Provided passage:
The cause of anastomotic dissection after STA-MCA bypass remains unclear. The causes mentioned above may explain the dissection during the follow-up period after bypass surgery. However, it is insufficient to explain dissection during surgery, as occurred in our cases. We considered intra-operative recipient arterial dissection in two aspects. First, atherosclerotic changes in the recipient artery may cause dissection. Previous studies have demonstrated that atherosclerosis is involved in intracranial dissecting aneurysms[14,15]. Atherosclerosis makes the intima fragile and prone to separation, so dissection may occur due to changes in flow after bypass surgery. This can be expressed in a schema as described in Figure 4A. After the intima is dissected, the dissection may tend to gradually proceed in the direction of the deformed flow along the fragile part due to atherosclerosis under adventitia.

Extracted material:
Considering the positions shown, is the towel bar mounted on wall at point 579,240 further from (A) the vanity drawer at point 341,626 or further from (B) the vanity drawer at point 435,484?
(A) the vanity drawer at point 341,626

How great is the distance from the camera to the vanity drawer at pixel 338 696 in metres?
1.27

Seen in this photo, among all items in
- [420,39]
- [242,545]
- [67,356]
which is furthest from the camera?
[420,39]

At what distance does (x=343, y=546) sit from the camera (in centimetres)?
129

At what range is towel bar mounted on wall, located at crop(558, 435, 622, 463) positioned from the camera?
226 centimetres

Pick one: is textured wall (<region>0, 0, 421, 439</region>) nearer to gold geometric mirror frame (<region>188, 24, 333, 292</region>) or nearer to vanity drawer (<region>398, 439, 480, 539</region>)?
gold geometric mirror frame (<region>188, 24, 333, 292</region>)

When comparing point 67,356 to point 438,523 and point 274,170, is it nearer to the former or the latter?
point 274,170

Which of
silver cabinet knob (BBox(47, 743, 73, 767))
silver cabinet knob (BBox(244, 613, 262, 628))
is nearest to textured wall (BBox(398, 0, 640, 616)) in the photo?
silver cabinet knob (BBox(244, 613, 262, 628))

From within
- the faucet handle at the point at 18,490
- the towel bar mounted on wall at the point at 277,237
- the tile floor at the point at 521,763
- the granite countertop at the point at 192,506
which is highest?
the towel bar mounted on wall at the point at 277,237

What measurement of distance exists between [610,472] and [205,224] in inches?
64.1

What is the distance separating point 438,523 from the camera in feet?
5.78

...

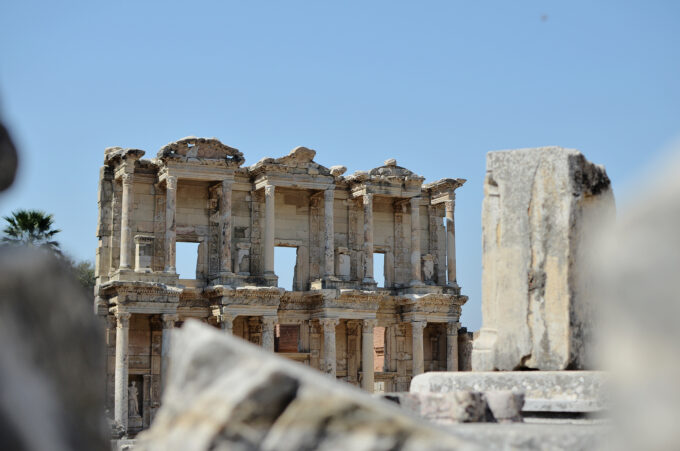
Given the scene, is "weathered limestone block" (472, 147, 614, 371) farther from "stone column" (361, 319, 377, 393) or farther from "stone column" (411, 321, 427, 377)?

What this exercise asks:
1 – Translate this sentence from the passage on anastomotic dissection into Spanish: "Atherosclerosis makes the intima fragile and prone to separation, so dissection may occur due to changes in flow after bypass surgery."
2 – According to the passage on anastomotic dissection, what have previous studies shown atherosclerosis to be involved in?
3 – Write the next part of the passage on anastomotic dissection, picking up after its last sentence.
The entries stand apart from the passage on anastomotic dissection.

Answer list:
1 – La aterosclerosis vuelve la íntima frágil y propensa a la separación, por lo que puede producirse una disección debido a los cambios en el flujo tras la cirugía de bypass.

2 – Intracranial dissecting aneurysms.

3 –
Figure 4 Schema of the causes of dissecting aneurysm. A: After bypass, dissection occurred due to blood flow between the intima and adventitia, which had become fragile due to the atheroma; B: Due to intimal atherosclerotic change, the entire wall of the recipient artery is not dissected; C: Excluding the sacrificed portion, the distal area can achieve an improved perfusion effect as it receives additional blood flow from the donor artery. STA: Superficial temporal artery.

The second cause of recipient artery dissection is when the artery is not punctured to the intima before performing arteriotomy. The method of preparing a recipient artery is to puncture the artery using a small needle and then perform an arteriotomy using micro-scissors. If the entire wall is not incised at once, then the intima is separated, as described in our second case. It may be the operator’s mistake, but if there is an atherosclerotic change in the recipient artery, the intima may not be punctured immediately (Figure 4B). Therefore, when selecting an appropriate recipient artery for bypass, it is critical to check whether there are atherosclerotic changes in the arterial wall.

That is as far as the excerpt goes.